L’ambassadeur de la République fédérale de Somalie en Égypte et le délégué permanent auprès de la Ligue arabe, Elias Sheikh Omar Abu Bakr, ont annoncé le 4 janvier dernier que son pays avait demandé à la Ligue arabe de tenir une réunion d’urgence du Conseil de la Ligue au niveau des ministres des Affaires étrangères arabes pour discuter des implications de la conclusion illégale d’un mémorandum d’entente entre l’Éthiopie et la région du Somaliland, qui accorde le droit d’exploiter 20 kilomètres au nord-ouest du Somaliland dans la mer Rouge, ainsi que l’exploitation d’un port et d’une base militaire dans cette région.

L’ambassadeur somalien a souligné la nécessité d’adopter une position arabe unifiée pour répondre à la violation flagrante commise par l’Éthiopie contre la souveraineté et l’unité du territoire de la République fédérale de Somalie, car de telles actions unilatérales de la part de l’Éthiopie constituent une menace pour la sécurité nationale arabe et la navigation en mer Rouge.
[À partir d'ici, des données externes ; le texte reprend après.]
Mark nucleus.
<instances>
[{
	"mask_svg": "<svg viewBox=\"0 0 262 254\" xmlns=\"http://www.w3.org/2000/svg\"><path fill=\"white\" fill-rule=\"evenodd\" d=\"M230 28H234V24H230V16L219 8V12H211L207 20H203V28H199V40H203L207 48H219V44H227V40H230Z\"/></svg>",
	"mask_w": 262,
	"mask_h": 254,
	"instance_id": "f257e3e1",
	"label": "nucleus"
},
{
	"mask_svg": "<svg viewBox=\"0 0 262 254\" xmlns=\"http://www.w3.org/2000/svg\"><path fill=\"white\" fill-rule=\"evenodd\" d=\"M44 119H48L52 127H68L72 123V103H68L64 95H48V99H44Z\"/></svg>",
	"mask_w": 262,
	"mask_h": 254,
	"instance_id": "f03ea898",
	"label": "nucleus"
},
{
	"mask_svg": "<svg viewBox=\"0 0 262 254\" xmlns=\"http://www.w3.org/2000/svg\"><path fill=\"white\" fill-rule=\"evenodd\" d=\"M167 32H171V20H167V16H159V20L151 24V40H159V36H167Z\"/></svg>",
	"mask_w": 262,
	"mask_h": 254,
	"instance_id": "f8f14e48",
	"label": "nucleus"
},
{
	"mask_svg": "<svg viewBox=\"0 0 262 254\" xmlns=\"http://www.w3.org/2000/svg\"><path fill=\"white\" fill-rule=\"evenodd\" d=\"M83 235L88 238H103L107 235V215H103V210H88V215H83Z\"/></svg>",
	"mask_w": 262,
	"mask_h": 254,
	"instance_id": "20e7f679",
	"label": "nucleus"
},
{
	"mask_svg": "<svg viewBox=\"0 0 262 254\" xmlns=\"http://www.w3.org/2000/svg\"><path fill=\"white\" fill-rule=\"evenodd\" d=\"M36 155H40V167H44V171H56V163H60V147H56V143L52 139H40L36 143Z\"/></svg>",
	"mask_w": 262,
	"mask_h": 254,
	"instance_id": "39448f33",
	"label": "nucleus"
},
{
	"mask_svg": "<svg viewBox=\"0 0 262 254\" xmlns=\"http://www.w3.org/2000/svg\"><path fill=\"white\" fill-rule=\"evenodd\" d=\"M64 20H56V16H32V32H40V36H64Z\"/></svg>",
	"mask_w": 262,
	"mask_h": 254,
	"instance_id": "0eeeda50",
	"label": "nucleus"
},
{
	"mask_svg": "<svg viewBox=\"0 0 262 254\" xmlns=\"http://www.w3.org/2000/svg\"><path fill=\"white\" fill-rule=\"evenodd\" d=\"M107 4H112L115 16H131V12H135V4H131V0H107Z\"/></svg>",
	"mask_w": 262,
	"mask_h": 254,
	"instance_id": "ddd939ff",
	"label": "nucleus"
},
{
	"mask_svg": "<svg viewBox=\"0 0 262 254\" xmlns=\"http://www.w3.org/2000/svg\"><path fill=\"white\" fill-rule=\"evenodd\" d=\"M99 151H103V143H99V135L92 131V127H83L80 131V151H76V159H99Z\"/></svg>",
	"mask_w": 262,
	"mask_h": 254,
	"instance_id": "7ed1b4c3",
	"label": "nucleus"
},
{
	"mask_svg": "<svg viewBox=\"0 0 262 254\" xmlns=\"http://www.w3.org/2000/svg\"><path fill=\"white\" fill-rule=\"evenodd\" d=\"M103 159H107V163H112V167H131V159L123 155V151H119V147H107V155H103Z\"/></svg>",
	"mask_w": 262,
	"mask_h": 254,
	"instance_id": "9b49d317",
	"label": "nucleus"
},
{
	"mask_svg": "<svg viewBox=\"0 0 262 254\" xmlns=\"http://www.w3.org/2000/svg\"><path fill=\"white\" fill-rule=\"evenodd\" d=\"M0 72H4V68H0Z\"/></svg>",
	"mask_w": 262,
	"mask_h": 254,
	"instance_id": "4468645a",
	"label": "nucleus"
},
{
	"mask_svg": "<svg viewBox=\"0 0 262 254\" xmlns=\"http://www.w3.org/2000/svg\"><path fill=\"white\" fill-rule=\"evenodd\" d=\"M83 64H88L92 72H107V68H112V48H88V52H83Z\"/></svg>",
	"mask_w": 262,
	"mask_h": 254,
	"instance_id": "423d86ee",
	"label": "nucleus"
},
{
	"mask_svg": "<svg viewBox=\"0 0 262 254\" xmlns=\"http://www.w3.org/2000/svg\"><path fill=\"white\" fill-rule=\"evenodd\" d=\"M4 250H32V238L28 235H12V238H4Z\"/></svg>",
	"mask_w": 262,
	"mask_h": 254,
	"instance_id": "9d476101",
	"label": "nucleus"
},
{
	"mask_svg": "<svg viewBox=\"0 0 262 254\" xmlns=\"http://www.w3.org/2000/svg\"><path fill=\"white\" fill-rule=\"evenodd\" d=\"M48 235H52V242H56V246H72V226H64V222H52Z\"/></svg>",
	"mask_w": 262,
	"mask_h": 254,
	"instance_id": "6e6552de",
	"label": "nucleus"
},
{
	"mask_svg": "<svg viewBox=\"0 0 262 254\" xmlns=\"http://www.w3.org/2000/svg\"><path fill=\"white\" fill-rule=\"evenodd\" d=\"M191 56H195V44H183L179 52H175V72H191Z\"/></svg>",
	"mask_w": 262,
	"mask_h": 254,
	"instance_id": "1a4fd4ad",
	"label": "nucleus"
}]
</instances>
Il s’agit d’une tentative de porter atteinte à la souveraineté, à l’indépendance et à l’unité de la République fédérale de Somalie.

Il a insisté sur l’importance de respecter les règles de bon voisinage pour renforcer la paix, la sécurité et la stabilité dans la région de la Corne de l’Afrique, soulignant que l’action entreprise par l’Éthiopie constitue une violation flagrante de la souveraineté somalienne et aggrave la situation dans la région. Il a mis en garde contre les dangers et les répercussions de cette démarche et de ses conséquences.